Traditional Māori artists such as carvers and weavers quickly adopted European tools and materials. In the early 20th century some Māori began practising European arts such as easel painting. Politician Apirana Ngata worked to revive carving and weaving.

After the Second World War many Māori moved to the cities. Some studied at university art schools. Māori teacher trainees took part in Gordon Tovey’s scheme to train primary teachers as art and craft advisers. Some became important artists – and so did their students.

Contemporary or customary art?

The modern Māori art movement emerged in the 1950s and 1960s. Artists such as Ralph Hōtere, Paratene Matchitt and Cliff Whiting blended Māori tradition with western modernism. At a national hui in 1960 Māori art and craft advisers studied with experts. The first Maori Arts Festival was held in 1963. Some people debated the relationship between customary arts and the new art practices.

New developments

The first hui (meeting) of the New Zealand Maori Artists and Writers Society was in 1975. Hui were then held annually on marae. From the mid-1970s Māori art became more political, with themes such as land rights, culture and the Treaty of Waitangi.

In 1984 the Te Māori exhibition toured the United States and showcased Māori culture. However, modern work was not included. When Te Māori returned to New Zealand, contemporary exhibitions were shown alongside it.

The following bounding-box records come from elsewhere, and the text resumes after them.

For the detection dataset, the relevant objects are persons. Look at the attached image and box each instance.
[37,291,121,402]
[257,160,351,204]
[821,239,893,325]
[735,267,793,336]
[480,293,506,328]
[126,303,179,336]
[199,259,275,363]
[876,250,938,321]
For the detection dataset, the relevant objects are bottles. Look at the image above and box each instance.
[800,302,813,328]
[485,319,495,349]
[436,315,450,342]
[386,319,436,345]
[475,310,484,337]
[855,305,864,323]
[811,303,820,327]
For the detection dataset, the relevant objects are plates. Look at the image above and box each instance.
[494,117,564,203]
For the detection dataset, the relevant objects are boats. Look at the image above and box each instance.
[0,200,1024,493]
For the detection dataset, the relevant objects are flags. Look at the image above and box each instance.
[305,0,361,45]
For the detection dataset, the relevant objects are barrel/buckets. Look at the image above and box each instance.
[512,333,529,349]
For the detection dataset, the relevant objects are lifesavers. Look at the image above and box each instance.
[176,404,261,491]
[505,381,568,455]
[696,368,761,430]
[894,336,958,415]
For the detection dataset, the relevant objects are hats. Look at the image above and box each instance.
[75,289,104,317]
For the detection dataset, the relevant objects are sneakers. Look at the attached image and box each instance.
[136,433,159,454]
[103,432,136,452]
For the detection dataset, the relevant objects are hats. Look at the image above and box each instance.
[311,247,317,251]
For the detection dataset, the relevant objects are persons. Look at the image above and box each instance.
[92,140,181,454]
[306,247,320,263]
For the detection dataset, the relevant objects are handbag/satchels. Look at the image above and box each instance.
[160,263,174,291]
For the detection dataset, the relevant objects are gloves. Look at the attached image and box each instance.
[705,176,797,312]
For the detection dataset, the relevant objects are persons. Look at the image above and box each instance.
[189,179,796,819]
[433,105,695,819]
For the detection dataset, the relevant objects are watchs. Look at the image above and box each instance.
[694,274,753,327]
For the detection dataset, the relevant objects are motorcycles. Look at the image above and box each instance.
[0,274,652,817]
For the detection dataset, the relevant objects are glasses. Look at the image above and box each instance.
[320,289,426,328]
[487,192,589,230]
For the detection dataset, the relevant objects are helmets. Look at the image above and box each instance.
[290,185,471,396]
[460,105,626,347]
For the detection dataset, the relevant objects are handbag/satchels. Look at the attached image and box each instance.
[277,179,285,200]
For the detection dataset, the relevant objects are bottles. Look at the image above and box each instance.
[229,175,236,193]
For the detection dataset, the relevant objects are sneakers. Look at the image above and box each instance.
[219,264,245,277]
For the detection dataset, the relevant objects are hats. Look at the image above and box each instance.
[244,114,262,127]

Women artists such as Robyn Kahukiwa, Emare Karaka and Shona Rapira Davies emerged in the late 1970s. An exhibition of contemporary Māori art that toured the US in the early 1990s included traditional weaving along with western art forms.

Pottery making was an ancient Pacific practice, but the ancestors of Māori had lost these skills. From the 1950s Māori artists began making pottery, drawing inspiration from Native American work.

Into the 2000s

From the 1990s university-trained artists such as Shane Cotton, Lisa Reihana, Peter Robinson and Michael Parekowhai became hugely successful in New Zealand and internationally. Māori artists developed relationships with indigenous artists from other countries.

In the 1990s Māori art programmes were set up in polytechnics and wānanga (Māori tertiary educational institutions). Innovatively designed meeting houses – including the marae at the Museum of New Zealand Te Papa Tongarewa – were built.

In the 2000s Māori were among New Zealand’s most honoured artists.